DATA SUPPLIED:

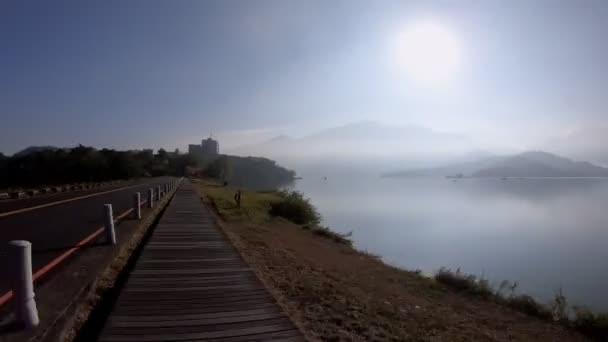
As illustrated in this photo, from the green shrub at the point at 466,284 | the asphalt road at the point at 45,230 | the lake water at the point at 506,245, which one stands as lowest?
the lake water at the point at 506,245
...
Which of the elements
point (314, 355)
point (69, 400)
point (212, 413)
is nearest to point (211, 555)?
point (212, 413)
* * *
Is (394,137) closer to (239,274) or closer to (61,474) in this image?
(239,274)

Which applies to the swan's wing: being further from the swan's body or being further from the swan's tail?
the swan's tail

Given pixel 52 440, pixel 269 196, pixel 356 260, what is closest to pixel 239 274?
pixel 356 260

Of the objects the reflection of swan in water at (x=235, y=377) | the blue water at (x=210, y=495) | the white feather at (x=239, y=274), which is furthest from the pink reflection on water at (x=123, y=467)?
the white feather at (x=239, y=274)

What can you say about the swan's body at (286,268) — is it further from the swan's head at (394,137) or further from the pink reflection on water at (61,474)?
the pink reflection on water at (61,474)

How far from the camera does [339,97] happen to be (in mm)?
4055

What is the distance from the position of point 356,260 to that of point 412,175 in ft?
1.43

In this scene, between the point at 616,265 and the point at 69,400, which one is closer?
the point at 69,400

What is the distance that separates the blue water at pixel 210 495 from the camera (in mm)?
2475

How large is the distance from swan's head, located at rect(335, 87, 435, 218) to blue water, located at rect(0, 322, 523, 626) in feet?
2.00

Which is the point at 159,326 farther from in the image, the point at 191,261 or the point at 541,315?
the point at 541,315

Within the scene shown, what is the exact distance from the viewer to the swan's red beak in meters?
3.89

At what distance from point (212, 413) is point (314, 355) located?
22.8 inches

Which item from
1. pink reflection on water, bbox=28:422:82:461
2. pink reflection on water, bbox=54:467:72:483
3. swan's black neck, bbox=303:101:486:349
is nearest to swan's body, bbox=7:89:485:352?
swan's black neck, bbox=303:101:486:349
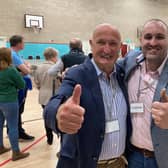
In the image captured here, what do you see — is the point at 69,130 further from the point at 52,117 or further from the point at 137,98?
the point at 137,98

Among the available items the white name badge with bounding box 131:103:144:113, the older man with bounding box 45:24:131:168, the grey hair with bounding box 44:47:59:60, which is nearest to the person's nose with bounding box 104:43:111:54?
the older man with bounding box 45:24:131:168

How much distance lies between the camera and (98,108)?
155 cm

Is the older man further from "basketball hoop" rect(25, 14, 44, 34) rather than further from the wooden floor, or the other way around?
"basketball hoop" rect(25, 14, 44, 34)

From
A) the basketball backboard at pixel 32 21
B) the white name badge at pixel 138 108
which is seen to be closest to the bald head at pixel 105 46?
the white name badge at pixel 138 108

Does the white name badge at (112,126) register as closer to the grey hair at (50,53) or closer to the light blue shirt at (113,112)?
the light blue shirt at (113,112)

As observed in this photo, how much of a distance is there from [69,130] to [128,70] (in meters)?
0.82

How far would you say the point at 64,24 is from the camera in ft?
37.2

TO BE DONE: Show every line above that contains the word "badge", copied in full. Case counts.

FINISHED EXERCISE:
Among the available items the white name badge with bounding box 131:103:144:113, the older man with bounding box 45:24:131:168, the grey hair with bounding box 44:47:59:60, which is nearest to the person's nose with bounding box 104:43:111:54?
B) the white name badge at pixel 138 108
the white name badge at pixel 138 108
Does the white name badge at (112,126) register as closer to the grey hair at (50,53) or closer to the light blue shirt at (113,112)?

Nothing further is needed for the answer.